◆ TAREAS POR REALIZAR:
(a) Según el texto sobre el pelagianismo y el gnosticismo, ¿en qué capítulo de la exhortación apostólica reflexiona el Papa sobre las dos falsificaciones de la santidad?
(b) Reproduce sin cambios, del texto sobre el pelagianismo y el gnosticismo, todo lo que va desde "Pelagianismo y gnosticismo, esos" hasta "en su enseñanza.".

Pelagianismo y gnosticismo, esos “sutiles enemigos” de la santidad

En el segundo capítulo de la Exhortación Apostólica “Gaudete et Exsultate”, el Papa reflexiona sobre esas que define «dos falsificaciones de la santidad que podrían desviarnos del camino: el gnosticismo y el pelagianismo».  


Una vez más, pues, el Papa se refiere a estas dos herejías «que surgieron en los primeros siglos cristianos, pero que siguen teniendo alarmante actualidad» (35). 


Para tratar de explicar qué tienen que ver el gnosticismo y el pelagianismo con la llamada universal a la santidad en un texto papal, es conveniente partir precisamente de la naturaleza de la santidad, cómo es vivida la y cómo es considerada en la Iglesia y en su enseñanza. 




Santidad y gracia 


También esta exhortación repite, de muchas maneras y en varios pasajes, que la santidad proviene de Dios. Es un fruto y don de la gracia en la vida de la Iglesia.

◆ ÍTEMS EXTRAÍDOS:
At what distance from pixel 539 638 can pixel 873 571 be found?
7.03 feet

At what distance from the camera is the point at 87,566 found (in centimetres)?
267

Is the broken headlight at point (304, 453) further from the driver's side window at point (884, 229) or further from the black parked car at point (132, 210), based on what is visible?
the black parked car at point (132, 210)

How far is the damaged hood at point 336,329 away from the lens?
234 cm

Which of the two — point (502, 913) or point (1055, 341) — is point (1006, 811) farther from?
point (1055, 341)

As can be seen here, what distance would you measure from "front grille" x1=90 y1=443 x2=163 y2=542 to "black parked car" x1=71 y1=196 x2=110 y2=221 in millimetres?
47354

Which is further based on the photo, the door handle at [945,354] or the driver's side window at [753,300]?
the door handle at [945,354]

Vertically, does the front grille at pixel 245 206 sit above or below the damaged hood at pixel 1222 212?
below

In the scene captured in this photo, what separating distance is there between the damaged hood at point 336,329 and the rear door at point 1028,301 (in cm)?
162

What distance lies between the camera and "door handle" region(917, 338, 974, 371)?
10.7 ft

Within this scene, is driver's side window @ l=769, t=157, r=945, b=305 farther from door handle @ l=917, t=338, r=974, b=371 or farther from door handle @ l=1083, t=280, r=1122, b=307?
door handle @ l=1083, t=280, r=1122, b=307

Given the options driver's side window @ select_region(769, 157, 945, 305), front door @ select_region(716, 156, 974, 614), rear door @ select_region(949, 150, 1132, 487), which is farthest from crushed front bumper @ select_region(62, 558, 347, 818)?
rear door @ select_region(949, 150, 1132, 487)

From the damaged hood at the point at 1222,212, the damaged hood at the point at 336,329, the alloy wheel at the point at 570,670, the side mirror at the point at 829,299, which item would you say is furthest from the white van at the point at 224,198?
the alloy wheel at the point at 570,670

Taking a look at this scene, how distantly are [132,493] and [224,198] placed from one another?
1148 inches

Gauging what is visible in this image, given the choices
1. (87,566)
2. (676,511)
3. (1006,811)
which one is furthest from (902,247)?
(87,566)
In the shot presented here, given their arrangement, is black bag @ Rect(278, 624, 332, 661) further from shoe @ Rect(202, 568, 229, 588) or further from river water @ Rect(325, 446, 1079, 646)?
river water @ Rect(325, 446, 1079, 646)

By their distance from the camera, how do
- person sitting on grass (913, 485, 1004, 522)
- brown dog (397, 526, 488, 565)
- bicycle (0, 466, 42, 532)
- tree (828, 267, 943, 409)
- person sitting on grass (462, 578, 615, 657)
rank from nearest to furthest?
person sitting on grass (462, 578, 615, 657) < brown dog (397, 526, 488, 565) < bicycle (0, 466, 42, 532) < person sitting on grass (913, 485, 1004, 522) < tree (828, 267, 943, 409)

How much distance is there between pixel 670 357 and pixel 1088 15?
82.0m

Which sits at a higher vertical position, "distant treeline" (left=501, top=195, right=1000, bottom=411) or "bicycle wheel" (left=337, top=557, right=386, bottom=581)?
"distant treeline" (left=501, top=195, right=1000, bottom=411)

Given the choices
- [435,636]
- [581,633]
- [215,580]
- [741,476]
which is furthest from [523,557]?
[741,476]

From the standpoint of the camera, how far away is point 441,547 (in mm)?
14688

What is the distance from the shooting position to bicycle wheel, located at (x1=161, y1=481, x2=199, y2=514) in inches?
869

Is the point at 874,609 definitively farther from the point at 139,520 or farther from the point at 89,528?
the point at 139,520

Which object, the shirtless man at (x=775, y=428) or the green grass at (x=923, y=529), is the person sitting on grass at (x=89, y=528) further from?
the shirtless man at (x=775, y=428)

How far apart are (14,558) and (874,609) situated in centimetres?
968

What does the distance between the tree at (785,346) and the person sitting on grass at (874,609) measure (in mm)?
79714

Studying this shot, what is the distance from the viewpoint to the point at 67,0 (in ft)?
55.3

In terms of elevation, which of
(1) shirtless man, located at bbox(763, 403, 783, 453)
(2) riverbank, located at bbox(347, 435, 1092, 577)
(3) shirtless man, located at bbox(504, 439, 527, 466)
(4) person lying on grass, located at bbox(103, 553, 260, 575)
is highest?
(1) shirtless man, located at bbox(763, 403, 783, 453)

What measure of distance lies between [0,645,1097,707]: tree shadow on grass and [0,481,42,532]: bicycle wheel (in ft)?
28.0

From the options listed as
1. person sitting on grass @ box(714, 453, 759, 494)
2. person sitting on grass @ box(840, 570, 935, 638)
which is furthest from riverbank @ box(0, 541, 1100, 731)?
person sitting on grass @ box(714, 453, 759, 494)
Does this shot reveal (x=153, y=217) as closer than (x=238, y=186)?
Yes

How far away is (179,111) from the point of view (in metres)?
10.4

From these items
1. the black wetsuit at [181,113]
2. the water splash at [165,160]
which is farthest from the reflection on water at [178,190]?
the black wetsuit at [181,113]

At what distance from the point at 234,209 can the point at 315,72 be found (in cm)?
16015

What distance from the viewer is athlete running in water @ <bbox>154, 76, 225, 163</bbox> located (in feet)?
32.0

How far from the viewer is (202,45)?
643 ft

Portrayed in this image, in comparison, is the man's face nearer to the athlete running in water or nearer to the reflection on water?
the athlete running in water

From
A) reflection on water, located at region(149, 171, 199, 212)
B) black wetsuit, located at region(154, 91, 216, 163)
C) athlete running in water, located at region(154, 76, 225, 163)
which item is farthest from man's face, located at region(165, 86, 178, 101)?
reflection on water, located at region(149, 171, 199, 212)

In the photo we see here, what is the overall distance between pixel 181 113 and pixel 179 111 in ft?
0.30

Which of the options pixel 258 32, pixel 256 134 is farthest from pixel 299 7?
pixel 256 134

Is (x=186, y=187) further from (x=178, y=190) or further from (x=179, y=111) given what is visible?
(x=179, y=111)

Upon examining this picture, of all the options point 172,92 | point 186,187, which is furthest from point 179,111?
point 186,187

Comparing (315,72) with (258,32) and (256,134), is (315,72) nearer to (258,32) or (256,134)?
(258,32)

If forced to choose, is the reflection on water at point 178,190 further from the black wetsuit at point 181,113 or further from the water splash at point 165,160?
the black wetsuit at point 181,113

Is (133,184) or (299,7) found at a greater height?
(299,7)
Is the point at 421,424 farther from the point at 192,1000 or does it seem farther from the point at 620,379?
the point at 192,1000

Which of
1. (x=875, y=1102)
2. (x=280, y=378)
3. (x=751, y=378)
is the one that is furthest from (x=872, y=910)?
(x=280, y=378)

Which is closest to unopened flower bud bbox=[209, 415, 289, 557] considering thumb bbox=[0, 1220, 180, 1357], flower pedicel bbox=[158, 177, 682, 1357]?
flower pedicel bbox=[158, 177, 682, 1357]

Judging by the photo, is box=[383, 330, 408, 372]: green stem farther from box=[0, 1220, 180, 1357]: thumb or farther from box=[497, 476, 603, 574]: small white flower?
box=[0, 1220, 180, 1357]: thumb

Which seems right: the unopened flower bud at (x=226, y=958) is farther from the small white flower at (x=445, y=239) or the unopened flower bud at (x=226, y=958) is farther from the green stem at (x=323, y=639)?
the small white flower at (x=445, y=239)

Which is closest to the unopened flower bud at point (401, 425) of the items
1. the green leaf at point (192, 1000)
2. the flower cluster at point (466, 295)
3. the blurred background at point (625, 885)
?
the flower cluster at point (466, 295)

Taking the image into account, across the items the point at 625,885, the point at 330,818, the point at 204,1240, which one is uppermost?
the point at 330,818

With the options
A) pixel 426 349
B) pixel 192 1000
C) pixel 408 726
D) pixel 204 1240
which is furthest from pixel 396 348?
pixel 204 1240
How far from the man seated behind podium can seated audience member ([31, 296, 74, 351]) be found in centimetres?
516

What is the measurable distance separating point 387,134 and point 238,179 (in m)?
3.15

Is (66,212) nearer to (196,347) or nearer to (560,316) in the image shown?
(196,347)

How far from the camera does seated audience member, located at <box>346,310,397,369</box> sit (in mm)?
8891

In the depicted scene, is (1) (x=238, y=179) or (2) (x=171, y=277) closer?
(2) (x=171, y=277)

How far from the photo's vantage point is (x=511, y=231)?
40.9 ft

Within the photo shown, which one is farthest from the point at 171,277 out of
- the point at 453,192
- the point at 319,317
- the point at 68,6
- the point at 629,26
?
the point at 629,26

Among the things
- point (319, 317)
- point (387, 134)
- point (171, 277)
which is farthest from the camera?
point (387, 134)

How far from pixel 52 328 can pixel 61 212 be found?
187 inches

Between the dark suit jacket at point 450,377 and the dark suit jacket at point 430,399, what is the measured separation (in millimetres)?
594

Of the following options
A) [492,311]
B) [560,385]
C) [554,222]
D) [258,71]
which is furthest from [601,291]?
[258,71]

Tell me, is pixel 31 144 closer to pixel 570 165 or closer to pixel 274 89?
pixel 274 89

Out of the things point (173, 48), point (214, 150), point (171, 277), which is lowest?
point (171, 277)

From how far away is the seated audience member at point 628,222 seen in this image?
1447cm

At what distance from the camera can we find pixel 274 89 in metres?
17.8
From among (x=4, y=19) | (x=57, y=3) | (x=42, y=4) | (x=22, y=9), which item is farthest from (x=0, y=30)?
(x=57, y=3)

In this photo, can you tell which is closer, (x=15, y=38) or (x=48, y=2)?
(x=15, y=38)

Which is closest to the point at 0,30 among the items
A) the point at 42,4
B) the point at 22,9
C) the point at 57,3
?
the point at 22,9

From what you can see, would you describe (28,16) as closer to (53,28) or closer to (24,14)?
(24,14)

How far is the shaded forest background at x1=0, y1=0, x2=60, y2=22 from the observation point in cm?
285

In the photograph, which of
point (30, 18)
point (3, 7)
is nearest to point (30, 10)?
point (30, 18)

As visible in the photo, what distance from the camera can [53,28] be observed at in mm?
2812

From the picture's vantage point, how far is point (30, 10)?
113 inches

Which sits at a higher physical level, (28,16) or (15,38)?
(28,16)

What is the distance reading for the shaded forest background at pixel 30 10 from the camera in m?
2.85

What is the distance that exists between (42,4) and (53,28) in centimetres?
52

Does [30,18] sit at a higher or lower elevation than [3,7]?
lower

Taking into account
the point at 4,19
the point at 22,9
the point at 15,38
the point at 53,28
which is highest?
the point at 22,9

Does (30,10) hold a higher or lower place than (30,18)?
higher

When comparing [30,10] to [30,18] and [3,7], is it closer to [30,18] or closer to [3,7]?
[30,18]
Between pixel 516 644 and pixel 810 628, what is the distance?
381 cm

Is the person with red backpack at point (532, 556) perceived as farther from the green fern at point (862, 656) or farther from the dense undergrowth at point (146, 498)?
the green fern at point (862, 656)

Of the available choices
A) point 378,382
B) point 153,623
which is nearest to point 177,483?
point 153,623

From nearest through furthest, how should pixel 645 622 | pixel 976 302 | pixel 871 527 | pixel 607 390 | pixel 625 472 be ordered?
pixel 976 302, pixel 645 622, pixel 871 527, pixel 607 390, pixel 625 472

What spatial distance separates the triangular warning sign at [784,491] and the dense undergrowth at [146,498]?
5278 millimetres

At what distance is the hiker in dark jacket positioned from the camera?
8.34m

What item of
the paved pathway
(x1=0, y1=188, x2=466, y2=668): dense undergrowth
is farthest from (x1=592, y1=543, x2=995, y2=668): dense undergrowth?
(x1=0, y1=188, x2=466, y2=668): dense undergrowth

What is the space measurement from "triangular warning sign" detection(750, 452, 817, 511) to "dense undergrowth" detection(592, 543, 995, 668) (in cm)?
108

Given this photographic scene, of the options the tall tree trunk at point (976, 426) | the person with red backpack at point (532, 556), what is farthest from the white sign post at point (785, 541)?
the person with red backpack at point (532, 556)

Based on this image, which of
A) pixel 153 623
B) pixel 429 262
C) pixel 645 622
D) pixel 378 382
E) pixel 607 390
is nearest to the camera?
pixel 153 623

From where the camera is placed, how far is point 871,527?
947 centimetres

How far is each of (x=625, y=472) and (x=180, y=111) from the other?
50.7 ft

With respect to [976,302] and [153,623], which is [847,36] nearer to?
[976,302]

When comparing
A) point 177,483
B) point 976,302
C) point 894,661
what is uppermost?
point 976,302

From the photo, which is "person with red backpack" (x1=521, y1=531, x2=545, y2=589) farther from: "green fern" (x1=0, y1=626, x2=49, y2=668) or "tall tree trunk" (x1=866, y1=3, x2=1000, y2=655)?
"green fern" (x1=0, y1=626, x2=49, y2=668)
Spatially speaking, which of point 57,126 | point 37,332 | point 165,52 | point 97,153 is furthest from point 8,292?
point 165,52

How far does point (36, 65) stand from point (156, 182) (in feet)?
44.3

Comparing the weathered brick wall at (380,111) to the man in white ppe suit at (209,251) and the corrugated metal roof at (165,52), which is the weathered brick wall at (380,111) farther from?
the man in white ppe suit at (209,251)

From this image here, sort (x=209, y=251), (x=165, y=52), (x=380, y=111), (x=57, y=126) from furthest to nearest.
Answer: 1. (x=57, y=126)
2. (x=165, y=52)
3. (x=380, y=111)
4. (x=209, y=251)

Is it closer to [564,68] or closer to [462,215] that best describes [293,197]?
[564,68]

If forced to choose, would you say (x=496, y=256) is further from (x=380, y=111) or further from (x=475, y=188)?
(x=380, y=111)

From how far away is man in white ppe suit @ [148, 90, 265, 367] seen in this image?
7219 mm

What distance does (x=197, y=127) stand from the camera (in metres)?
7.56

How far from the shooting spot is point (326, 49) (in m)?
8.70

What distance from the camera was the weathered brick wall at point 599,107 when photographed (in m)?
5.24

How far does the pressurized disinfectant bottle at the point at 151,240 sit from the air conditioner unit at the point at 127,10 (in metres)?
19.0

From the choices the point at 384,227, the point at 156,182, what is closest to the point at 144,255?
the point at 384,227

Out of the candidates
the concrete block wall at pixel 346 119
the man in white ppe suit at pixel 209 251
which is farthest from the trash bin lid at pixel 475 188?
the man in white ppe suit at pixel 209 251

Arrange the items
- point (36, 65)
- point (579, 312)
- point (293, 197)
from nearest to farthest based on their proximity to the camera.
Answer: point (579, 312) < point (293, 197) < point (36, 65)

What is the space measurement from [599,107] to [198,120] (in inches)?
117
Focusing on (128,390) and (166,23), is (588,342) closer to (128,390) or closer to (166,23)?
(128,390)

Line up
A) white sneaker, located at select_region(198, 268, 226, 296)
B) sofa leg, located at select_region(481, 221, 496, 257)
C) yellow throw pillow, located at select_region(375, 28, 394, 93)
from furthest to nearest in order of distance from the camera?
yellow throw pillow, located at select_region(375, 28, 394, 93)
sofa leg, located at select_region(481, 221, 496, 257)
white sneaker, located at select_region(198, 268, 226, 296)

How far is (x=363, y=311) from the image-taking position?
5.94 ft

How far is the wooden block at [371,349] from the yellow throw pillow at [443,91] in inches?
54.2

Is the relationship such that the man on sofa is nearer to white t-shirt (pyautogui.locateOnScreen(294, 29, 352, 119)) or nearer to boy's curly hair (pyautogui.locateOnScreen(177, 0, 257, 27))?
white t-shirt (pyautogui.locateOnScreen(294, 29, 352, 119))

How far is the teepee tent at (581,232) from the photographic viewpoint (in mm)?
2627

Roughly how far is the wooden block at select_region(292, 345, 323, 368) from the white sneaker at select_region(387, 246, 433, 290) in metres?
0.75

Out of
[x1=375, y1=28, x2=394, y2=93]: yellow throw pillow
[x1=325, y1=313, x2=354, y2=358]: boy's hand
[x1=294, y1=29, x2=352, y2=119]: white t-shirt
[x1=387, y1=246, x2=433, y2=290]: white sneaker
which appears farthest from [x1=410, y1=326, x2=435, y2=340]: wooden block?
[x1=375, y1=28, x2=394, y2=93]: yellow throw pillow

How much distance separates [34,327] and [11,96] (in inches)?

◆ RESPUESTAS POR TAREA:
(a) En el segundo capítulo de la Exhortación Apostólica "Gaudete et Exsultate".

(b)
Pelagianismo y gnosticismo, esos “sutiles enemigos” de la santidad

En el segundo capítulo de la Exhortación Apostólica “Gaudete et Exsultate”, el Papa reflexiona sobre esas que define «dos falsificaciones de la santidad que podrían desviarnos del camino: el gnosticismo y el pelagianismo».  


Una vez más, pues, el Papa se refiere a estas dos herejías «que surgieron en los primeros siglos cristianos, pero que siguen teniendo alarmante actualidad» (35). 


Para tratar de explicar qué tienen que ver el gnosticismo y el pelagianismo con la llamada universal a la santidad en un texto papal, es conveniente partir precisamente de la naturaleza de la santidad, cómo es vivida la y cómo es considerada en la Iglesia y en su enseñanza.